Reproduce verbatim the stretch of lines from the one containing "Using the mascot" through the one containing "255 centimetres", including both of those lines.

+---+

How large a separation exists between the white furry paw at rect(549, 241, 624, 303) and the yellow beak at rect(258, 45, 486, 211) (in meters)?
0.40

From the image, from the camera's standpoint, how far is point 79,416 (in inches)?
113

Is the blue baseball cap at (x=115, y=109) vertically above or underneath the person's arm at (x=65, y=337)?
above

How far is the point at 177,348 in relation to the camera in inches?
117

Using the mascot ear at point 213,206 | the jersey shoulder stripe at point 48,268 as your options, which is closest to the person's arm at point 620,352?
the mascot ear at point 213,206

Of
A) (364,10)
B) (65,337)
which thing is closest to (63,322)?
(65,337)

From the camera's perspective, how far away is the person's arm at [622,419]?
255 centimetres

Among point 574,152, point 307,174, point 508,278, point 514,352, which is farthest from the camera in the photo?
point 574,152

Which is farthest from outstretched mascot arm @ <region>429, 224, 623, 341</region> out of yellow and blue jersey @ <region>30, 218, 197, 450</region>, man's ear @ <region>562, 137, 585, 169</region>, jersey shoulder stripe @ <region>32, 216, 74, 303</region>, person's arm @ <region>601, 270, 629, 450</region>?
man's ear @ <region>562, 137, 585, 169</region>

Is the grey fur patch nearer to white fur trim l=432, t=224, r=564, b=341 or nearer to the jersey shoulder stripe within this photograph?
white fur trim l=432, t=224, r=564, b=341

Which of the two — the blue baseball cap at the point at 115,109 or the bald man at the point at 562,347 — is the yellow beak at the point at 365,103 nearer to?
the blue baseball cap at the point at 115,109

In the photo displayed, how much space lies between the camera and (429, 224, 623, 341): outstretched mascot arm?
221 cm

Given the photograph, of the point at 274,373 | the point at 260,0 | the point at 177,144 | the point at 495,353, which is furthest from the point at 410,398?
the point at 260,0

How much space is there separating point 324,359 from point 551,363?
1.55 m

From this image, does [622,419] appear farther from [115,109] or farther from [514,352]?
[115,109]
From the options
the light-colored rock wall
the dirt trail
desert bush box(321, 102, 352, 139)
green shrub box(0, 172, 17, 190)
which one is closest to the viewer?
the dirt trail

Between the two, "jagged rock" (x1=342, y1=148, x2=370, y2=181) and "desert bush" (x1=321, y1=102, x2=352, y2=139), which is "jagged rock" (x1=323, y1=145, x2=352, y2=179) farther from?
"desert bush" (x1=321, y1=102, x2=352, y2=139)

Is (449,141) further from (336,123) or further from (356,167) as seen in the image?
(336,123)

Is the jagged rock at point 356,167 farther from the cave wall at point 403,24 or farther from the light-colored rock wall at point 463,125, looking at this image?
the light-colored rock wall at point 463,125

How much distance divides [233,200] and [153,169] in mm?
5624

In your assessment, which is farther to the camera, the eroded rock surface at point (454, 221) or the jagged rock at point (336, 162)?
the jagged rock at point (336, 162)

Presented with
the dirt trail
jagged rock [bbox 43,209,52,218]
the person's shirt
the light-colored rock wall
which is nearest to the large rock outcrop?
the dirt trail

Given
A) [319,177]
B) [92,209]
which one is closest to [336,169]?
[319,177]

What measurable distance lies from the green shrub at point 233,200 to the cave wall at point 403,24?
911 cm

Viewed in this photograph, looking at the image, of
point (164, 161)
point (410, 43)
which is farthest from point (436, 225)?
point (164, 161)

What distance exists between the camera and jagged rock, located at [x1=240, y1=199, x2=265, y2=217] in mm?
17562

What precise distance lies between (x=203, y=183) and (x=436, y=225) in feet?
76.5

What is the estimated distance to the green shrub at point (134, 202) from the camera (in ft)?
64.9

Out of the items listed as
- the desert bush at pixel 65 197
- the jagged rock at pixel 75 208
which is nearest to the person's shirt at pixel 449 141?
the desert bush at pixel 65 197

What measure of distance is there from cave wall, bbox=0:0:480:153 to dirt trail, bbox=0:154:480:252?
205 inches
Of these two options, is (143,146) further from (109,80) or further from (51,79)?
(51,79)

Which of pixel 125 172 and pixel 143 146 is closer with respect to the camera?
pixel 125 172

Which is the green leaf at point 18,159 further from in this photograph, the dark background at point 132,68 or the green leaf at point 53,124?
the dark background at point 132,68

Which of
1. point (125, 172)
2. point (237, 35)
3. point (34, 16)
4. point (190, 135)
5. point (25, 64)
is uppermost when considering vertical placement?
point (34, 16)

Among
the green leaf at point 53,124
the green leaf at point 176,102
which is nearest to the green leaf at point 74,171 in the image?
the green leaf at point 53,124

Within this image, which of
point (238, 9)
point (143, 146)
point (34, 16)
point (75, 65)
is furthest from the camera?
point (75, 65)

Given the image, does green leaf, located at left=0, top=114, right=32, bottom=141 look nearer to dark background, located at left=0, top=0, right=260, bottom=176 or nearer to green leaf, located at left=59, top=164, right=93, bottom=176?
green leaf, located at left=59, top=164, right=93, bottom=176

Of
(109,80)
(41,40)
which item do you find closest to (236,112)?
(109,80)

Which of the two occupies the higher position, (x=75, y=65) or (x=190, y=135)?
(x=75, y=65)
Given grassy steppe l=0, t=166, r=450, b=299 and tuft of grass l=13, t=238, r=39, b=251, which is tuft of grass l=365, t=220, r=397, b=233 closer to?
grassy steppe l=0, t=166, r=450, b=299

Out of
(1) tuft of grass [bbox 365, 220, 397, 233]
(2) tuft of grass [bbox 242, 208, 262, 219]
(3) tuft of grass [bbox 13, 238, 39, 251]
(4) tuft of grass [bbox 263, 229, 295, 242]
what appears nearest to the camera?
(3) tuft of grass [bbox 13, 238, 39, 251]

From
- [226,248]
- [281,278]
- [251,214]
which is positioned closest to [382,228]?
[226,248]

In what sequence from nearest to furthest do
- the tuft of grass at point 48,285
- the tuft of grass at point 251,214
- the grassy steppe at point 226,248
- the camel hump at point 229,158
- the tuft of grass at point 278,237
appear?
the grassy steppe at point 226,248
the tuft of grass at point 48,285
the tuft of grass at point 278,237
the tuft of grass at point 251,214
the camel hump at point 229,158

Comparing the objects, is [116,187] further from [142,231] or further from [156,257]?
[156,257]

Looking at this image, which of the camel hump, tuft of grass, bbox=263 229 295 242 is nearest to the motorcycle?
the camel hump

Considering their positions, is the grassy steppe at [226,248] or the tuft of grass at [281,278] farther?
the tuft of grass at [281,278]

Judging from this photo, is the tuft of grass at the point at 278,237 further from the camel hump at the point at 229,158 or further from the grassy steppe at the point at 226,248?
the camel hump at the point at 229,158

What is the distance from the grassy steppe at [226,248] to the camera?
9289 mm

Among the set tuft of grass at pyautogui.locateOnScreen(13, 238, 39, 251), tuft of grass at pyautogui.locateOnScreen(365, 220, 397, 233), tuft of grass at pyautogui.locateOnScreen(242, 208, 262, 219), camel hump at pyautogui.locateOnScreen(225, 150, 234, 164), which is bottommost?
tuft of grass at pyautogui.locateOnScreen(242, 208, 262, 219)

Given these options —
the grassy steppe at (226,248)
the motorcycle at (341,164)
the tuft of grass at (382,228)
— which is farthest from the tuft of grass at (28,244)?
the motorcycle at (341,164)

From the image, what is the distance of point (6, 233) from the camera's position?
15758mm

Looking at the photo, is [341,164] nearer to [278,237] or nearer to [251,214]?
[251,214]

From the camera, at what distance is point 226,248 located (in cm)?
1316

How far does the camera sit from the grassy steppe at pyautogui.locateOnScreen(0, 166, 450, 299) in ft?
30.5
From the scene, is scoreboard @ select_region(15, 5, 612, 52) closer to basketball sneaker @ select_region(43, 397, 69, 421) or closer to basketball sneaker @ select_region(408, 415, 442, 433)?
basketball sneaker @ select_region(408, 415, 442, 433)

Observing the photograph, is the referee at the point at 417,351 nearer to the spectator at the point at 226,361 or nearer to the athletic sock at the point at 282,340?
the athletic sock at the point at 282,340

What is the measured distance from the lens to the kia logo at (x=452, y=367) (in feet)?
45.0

+---+

• [RESULT OF THE EXERCISE]:
Using the mascot ear at point 213,206 | the jersey shoulder stripe at point 48,268 as your options, which is closest to the person's arm at point 620,352?
the mascot ear at point 213,206

Of
A) (364,10)
B) (65,337)
which thing is closest to (63,322)?
(65,337)

From the camera's perspective, how far away is the person's arm at [622,419]?
255 centimetres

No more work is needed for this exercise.